As artificial intelligence advances, models are not improving uniformly. Instead, progress unfolds in a jagged fashion, with capabilities growing unevenly across tasks, domains, and model scales. In this work, we examine this dynamic jaggedness through the lens of scientific idea generation. We introduce SciAidanBench, a benchmark of open-ended scientific questions designed to measure the scientific creativity of large language models (LLMs). Given a scientific question, models are asked to generate as many unique and coherent ideas as possible, with the total number of valid responses serving as a proxy for creative potential. Evaluating 19 base models across 8 providers (30 total variants including reasoning versions), we find that jaggedness manifests both across models and within models. First, in a cross-task comparison between general and scientific creativity, improvements in general creativity do not translate uniformly to scientific creativity, revealing divergent capability profiles across models. Second, at the prompt level, stronger models do not improve uniformly; instead, they exhibit high variability, with bursts of creativity on some questions and limited performance on others. Third, at the domain level, individual models display uneven strengths across scientific subfields, reflecting fragmented internal capability profiles. Finally, we show that this jaggedness can be harnessed. We explore mechanisms of inference-time compute, knowledge pooling, and brainstorming to combine models effectively and construct meta-model ensembles that outperform any single model. Our results position jaggedness not as a limitation, but as a resource, a structural feature of AI progress that, when understood and leveraged, can amplify LLM-driven scientific creativity.

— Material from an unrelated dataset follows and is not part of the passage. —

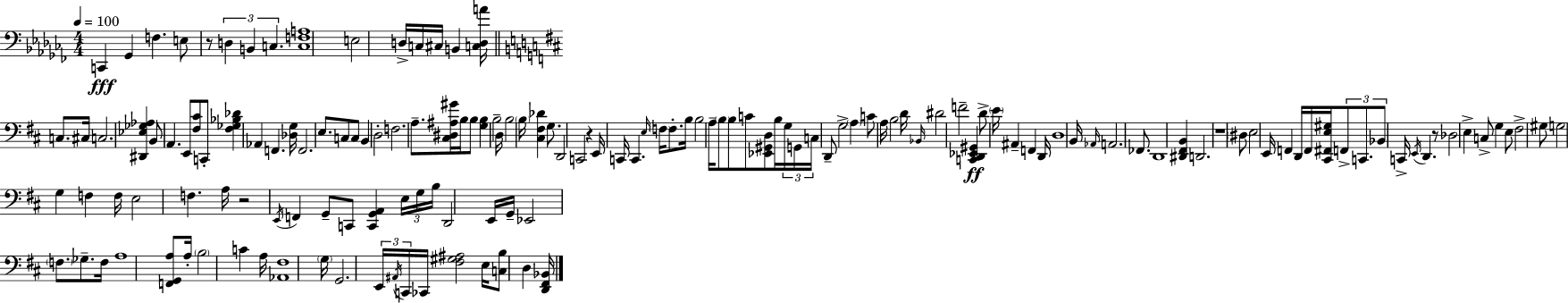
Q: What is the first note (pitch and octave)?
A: C2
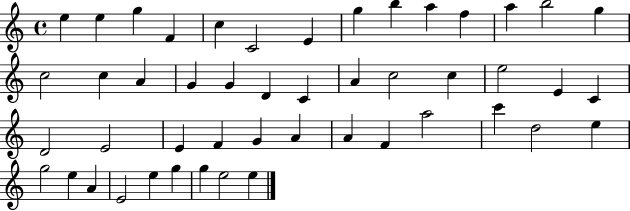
E5/q E5/q G5/q F4/q C5/q C4/h E4/q G5/q B5/q A5/q F5/q A5/q B5/h G5/q C5/h C5/q A4/q G4/q G4/q D4/q C4/q A4/q C5/h C5/q E5/h E4/q C4/q D4/h E4/h E4/q F4/q G4/q A4/q A4/q F4/q A5/h C6/q D5/h E5/q G5/h E5/q A4/q E4/h E5/q G5/q G5/q E5/h E5/q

翻译：随着人工智能的进步，模型并非均匀提升。相反，其进展呈现出锯齿状特征，不同任务、领域和模型规模下的能力增长参差不齐。本研究通过科学创意生成的视角审视这种动态锯齿性。我们推出了SciAidanBench，一个开放式科学问题基准，旨在衡量大语言模型（LLM）的科学创造力。给定一个科学问题，模型需生成尽可能多且独立连贯的创意，以有效响应总数作为创造性潜力的代理指标。通过评估来自8个提供商的19个基础模型（含推理版本共30个变体），我们发现锯齿性既存在于模型间也存在于模型内部。首先，在通用创造力与科学创造力的跨任务比较中，通用创造力的提升并未均匀转化为科学创造力，揭示了不同模型间能力轮廓的差异性。其次，在提示层面，更强的模型并非均匀提升；相反，它们表现出高度变异性，在部分问题上创意迸发，而其他问题上表现受限。第三，在领域层面，单个模型在科学子领域展现出不均衡的优势，反映出碎片化的内部能力轮廓。最后，我们证明这种锯齿性可以被利用。我们探索了推理时计算、知识池化与头脑风暴等机制，通过有效组合模型构建出优于任何单一模型的元模型集成。我们的研究结果将锯齿性定位为一种资源而非限制——它是AI进展的结构性特征，一旦被理解并加以利用，即可增强LLM驱动的科学创造力。